The appellant contends, however, that the proof shows, at most, that the contract between the respondent and Alfred W. Burrell was afterwards adopted by the respondent and the Burrell Construction Company, and that therefore such variance does exist. Undoubtedly, an allegation that a contract was entered into between a plaintiff and a defendant is *322not sustained, by proof that the contract was entered into' between the defendant and a third person and thereafter assigned to the plaintiff. Such were the cases of Norris Safe & Lock Co. v. Clark, 28 Wash. 268, 68 Pac. 718, 70 Pac. 129; Dennis v. Spencer, 45 Minn. 250, 47 N. W. 795; Thompson v. Bathbun, 18 Ore. 202, 22 Pac. 837, and others cited by the appellant. We do not think that these cases are in point here. This was, in substance and effect, an action to recover the purchase price of goods sold and delivered. The court was justified in its conclusion that the goods were sold by the respondent to the appellant. It only became1 necessary to refer to the prior contract to fix the amount of the purchase price. There was no assignment of the contract from Alfred W. Burrell to the Burrell Construction Company. The most that can be claimed is that the respondent and the Burrell Construction Company adopted, as their own, a contract theretofore entered into between the respondent and Alfred W. Burrell. We see no reason why the respondent should have set forth in its complaint the antecedent negotiations which led up to the adoption of this contract. If there was a variance at all, which we do not concede, the variance was immaterial, not prejudicial, and should therefore he disregarded.

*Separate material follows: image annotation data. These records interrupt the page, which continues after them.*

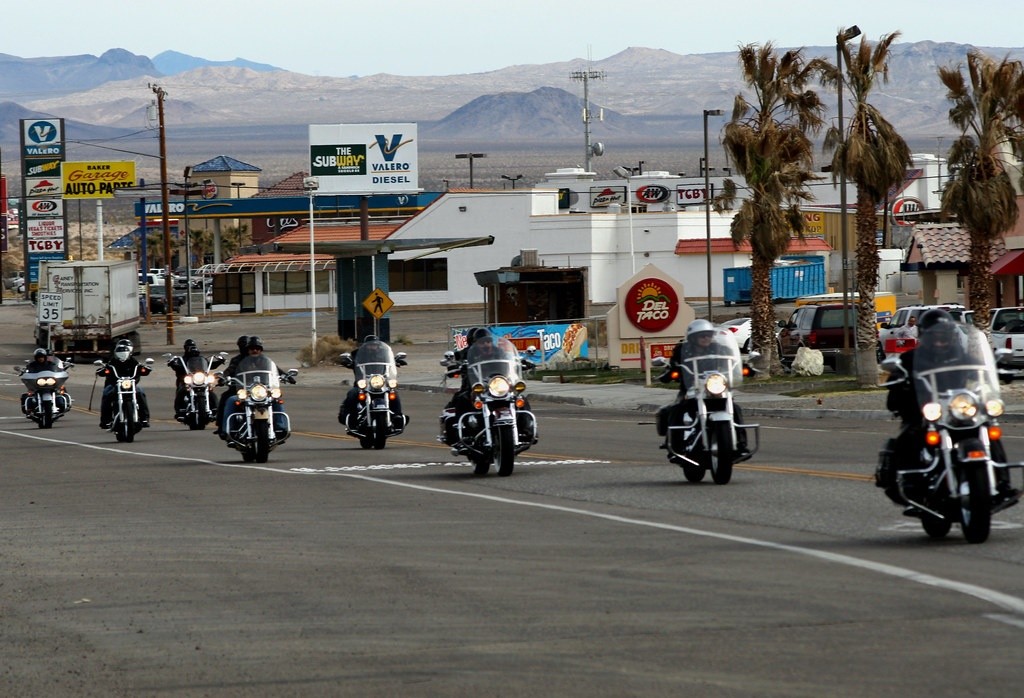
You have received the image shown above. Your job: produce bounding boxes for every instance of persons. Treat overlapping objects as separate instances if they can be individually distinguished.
[874,309,1023,514]
[21,348,68,418]
[338,335,410,426]
[96,339,152,429]
[655,320,752,456]
[167,339,227,420]
[212,335,296,444]
[440,327,539,453]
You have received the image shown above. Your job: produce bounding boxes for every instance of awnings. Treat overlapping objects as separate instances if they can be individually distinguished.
[989,250,1024,276]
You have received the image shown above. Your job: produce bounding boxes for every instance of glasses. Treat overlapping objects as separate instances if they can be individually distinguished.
[696,332,712,338]
[477,340,491,344]
[249,346,261,351]
[926,332,952,344]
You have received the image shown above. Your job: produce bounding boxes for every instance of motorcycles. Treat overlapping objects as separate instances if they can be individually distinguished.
[652,321,762,485]
[870,319,1023,546]
[436,334,538,478]
[162,351,229,431]
[337,340,408,450]
[92,357,155,443]
[14,357,75,429]
[212,353,299,465]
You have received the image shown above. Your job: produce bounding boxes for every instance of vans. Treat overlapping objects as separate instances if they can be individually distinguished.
[988,306,1024,384]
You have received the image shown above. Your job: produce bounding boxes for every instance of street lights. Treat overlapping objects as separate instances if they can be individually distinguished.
[455,153,486,189]
[231,182,246,247]
[834,25,862,352]
[302,176,319,367]
[701,108,726,323]
[182,190,203,318]
[501,174,523,189]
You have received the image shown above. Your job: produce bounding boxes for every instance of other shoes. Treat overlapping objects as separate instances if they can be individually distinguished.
[902,505,919,517]
[660,441,669,449]
[102,422,113,428]
[226,438,235,448]
[669,454,687,463]
[142,420,150,427]
[276,433,285,445]
[738,447,751,460]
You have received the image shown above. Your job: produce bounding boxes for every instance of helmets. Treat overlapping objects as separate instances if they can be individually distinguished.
[184,339,196,348]
[918,310,955,340]
[687,319,715,337]
[473,327,492,347]
[237,336,251,345]
[467,327,479,346]
[114,345,130,362]
[33,348,48,362]
[116,339,133,355]
[364,335,379,345]
[246,336,263,348]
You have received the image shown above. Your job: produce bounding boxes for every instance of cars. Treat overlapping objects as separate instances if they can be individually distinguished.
[3,270,37,304]
[718,316,754,354]
[138,264,214,315]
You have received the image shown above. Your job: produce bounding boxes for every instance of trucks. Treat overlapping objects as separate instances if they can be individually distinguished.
[31,258,141,365]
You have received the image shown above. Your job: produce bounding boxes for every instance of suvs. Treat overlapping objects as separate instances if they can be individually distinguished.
[875,302,977,366]
[774,298,861,373]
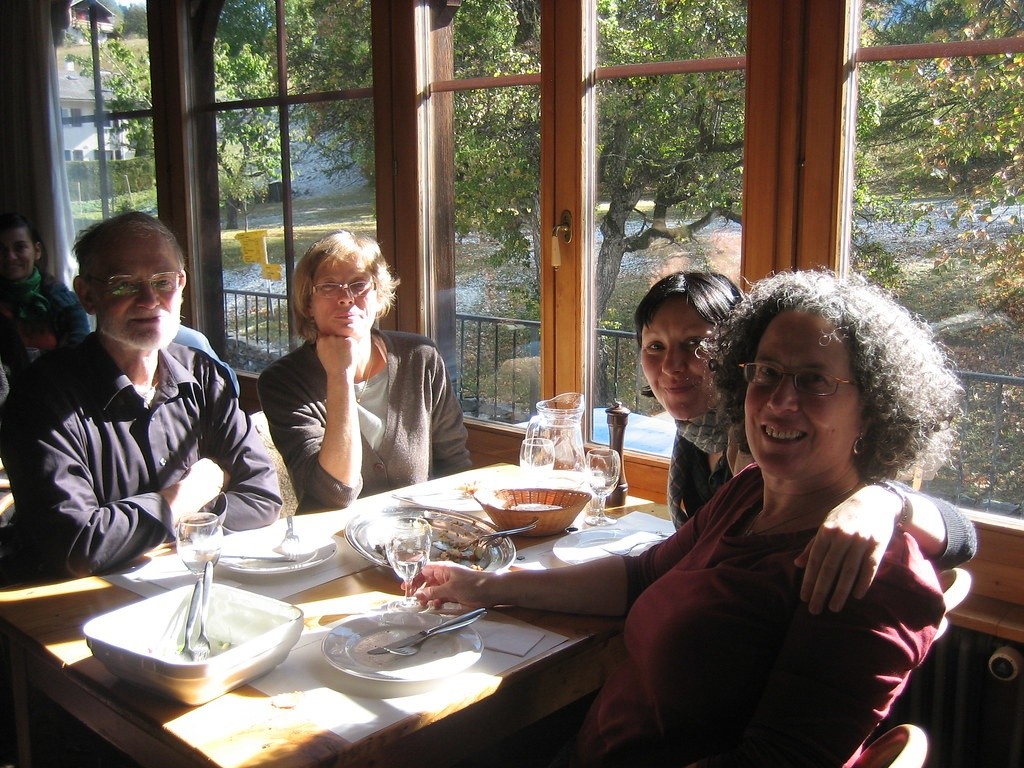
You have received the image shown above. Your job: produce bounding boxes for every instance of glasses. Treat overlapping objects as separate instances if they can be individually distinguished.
[87,271,184,297]
[312,280,377,299]
[739,363,859,396]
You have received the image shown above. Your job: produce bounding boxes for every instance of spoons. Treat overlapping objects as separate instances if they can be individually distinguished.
[431,523,537,558]
[180,579,203,663]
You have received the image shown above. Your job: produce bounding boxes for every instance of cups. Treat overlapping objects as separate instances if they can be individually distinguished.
[175,512,221,582]
[518,438,555,490]
[25,347,40,363]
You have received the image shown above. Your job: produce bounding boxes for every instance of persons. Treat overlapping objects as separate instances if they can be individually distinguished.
[634,269,977,614]
[0,212,89,363]
[256,228,471,514]
[0,213,284,577]
[173,325,240,397]
[401,269,967,768]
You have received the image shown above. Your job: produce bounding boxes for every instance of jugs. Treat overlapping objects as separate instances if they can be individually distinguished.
[524,390,586,490]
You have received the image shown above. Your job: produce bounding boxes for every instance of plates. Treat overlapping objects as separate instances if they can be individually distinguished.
[554,529,650,566]
[412,491,483,512]
[219,529,337,575]
[321,612,484,683]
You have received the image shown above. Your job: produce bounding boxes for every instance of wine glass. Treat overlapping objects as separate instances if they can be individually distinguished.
[384,517,432,614]
[585,448,622,528]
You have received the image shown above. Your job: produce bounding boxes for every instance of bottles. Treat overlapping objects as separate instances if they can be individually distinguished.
[605,401,629,507]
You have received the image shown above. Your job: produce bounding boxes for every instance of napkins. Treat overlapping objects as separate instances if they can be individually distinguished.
[470,621,546,657]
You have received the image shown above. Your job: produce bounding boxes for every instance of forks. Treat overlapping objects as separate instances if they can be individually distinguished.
[380,612,487,655]
[192,561,214,661]
[285,514,300,558]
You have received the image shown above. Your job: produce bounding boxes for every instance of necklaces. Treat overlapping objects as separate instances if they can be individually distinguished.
[356,350,375,403]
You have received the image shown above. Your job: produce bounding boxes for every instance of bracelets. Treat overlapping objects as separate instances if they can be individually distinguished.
[878,481,908,526]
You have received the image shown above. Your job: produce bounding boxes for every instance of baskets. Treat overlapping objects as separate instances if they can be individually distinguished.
[475,486,593,537]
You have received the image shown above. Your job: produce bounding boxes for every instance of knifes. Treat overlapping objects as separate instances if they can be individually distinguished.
[366,608,487,656]
[219,555,297,562]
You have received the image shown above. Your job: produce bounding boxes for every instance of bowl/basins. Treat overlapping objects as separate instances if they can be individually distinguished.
[81,583,304,707]
[343,505,516,576]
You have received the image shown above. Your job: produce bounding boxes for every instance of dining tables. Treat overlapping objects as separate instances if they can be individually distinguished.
[0,460,676,767]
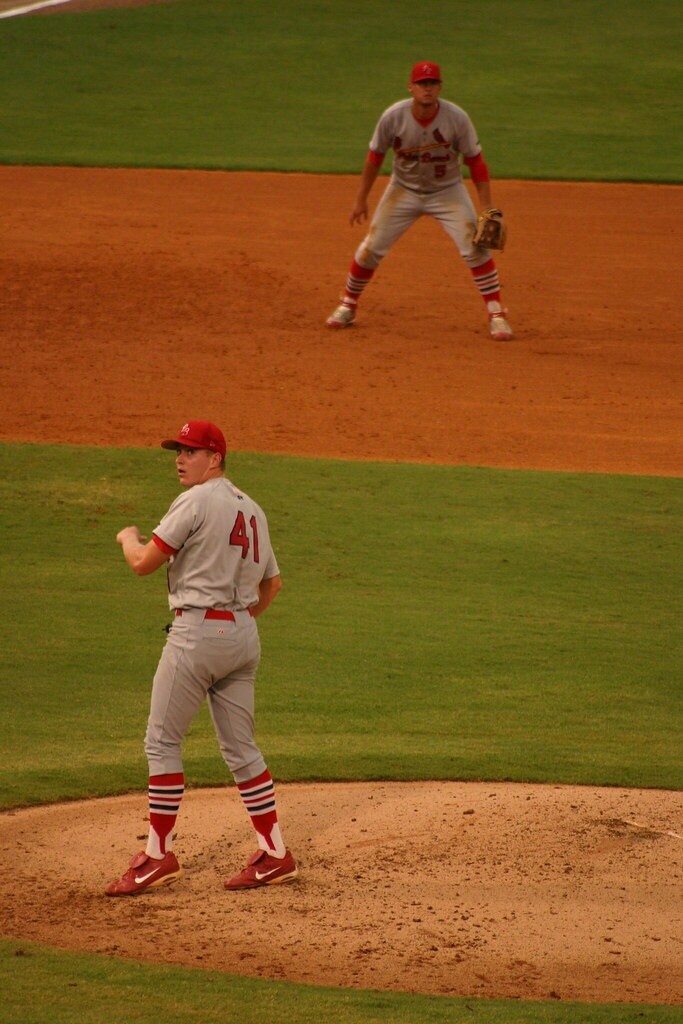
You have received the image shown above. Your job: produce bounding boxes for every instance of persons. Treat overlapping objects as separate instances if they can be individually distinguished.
[103,421,297,896]
[323,62,514,339]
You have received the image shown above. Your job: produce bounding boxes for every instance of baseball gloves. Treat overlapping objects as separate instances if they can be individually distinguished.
[471,207,513,258]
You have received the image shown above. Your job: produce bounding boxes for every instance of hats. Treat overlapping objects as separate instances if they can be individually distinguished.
[160,418,226,460]
[410,61,442,83]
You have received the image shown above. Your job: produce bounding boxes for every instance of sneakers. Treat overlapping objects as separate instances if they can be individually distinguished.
[224,849,300,890]
[487,312,513,341]
[326,301,357,329]
[104,850,184,897]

The appellant further insists that it should have been allowed to amend its answer. The first offer to amend was for the purpose of showing that the Burrell Construction Company was not a party to the contract in suit, and had no interest therein. This issue was already presented by the denials in the answer, and an amendment for that purpose was neither necessary nor proper. Again, at the close of the respondent’s case, an application was made for a continuance, on the ground that Mr. Burrell was a commissioner from the state of California to the St. Louis Bair, and it was incumbent on him to leave Seattle that night. Coupled with this was an application to amend the answer, setting up counterclaims aggregating the sum of $1,641, arising out of the *323failure of respondent to comply with its contract. This application was not based upon the ground of surprise, but, in the language of counsel, “under the views your honor has taken of a nonsuit.” The surprise which follows a ruling of the court denying a motion for nonsuit is not such surprise as warrants, or requires, the granting of a continuance, or the allowance of an amendment to the pleadings. Parties are ordinarily bound to anticipate the ruling of the court on motions for nonsuit, especially where the ruling is in accordance with the law. There was no material variance between the allegations of the complaint and the proof offered in their support, there was no error in denying the motion for a continuance, or the application to amend the answer, and, inasmuch as.these are the only errors assigned, the judgment must be affirmed, and it is so ordered.
Mount, C. J., Fullerton, Hadley, and Crow, JJ., concur. Hoot, L, having been of counsel, took no- part.